What you need to do:
1 > Rewrite the Dirichlet series proof from "Because $S\left(m,n\right)$ is" up to and including "say by $Q$.", putting "limited" in place of "bounded".
2 > In the Dirichlet series proof, which result is cited to rewrite the modulus of the sum?

Excerpted passage:
##############################
Let $f \left({s}\right)$ converge at $s_0 = \sigma_0 + i t_0$.

Then $f \left({s}\right)$ converge for all $s = \sigma + i t$ where $\sigma > \sigma_0$.


Let $s=\sigma+it$

Let $s_0$ be such that $f \left({s_0}\right)$ converges.

Let $S\left(m,n\right) = \displaystyle \sum_{k \mathop = n}^m a_k e^{-\lambda_ks_0}$

We may create a new Dirichlet series that converges at 0 by writing:

\(\displaystyle g \left({s}\right)\) \(=\) \(\displaystyle f \left({s + s_0}\right)\) $\quad$ $\quad$
\(\displaystyle \) \(=\) \(\displaystyle \sum_{n \mathop = 1}^\infty a_n e^{-\lambda_n \left({s + s_0}\right)}\) $\quad$ $\quad$
\(\displaystyle \) \(=\) \(\displaystyle \sum_{n \mathop = 1}^\infty a_n e^{-\lambda_n s_0} e^{-\lambda_n s}\) $\quad$ $\quad$

Thus it suffices to show $g \left({s}\right)$ converges for $\sigma>0$

By Cauchy's Convergence Criterion, it suffices to show that for all $\epsilon>0$ there exists an $N$ such that for all $m,n>N$:

$ \left\vert \displaystyle \sum_{k \mathop = n}^m a_n e^{-\lambda_ks_0} e^{-\lambda_ks} \right\vert < \epsilon$

By Abel's Lemma: Formulation 2 we may write:

\(\displaystyle \left\vert \sum_{k \mathop = n}^m a_k e^{-\lambda_ks_0} e^{-\lambda_ks} \right\vert\) \(=\) \(\displaystyle \left\vert \sum_{k \mathop = n}^m \left(S\left(k,n\right) - S\left(k-1,n\right)\right) e^{-\lambda_ks} \right\vert\) $\quad$ $\quad$
\(\displaystyle \) \(=\) \(\displaystyle \left\vert S\left(m,n\right)e^{-\lambda_ms} + \sum_{k \mathop = n}^{m-1} S\left(k,n\right) \left(e^{-\lambda_ks} - e^{-\lambda_{k+1}s}\right) \right\vert\) $\quad$ $\quad$

Because $S\left(m,n\right)$ is the difference of partial sums of a convergent, and thus cauchy, sequence, its modulus, $\left\vert S\left(m,n\right) \right\vert$, is bounded, say by $Q$.
##############################
Data extract:
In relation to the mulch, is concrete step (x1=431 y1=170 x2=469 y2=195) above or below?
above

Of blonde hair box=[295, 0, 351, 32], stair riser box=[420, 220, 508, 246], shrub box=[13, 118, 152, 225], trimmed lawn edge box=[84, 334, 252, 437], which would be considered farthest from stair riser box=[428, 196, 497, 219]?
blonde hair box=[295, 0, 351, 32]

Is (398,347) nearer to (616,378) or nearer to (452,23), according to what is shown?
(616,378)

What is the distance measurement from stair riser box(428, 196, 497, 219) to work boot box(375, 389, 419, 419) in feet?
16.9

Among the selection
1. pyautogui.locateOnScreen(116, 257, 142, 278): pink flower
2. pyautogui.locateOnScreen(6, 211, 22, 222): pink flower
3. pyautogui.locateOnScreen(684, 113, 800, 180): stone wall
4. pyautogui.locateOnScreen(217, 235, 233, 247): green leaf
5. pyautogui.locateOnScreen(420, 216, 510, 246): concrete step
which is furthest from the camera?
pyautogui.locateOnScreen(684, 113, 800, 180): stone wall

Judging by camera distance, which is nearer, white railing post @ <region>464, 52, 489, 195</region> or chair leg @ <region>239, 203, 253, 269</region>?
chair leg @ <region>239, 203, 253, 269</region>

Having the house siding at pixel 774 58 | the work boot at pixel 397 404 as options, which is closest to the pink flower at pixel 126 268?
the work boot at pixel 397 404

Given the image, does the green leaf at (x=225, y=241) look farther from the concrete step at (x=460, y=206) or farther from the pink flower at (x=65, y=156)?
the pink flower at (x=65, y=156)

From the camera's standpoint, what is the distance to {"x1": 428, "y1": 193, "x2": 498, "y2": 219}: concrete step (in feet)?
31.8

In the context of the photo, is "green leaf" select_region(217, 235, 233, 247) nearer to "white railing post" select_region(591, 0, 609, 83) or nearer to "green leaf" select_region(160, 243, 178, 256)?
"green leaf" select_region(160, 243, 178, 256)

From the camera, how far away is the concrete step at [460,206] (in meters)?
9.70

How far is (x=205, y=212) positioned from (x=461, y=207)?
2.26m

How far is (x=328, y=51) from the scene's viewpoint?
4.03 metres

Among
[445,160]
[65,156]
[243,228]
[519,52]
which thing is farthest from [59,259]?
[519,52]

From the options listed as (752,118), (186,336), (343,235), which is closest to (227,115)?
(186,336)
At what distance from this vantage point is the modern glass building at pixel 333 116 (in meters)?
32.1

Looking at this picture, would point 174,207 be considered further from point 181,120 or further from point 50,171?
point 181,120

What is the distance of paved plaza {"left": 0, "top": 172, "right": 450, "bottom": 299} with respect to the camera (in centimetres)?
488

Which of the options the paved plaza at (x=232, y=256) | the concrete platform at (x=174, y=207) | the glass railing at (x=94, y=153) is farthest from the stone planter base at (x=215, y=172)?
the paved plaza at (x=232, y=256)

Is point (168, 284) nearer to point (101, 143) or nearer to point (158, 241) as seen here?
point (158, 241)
##############################
Results for the exercise:
1 >
Because $S\left(m,n\right)$ is the difference of partial sums of a convergent, and thus cauchy, sequence, its modulus, $\left\vert S\left(m,n\right) \right\vert$, is limited, say by $Q$.

2 > Abel's Lemma: Formulation 2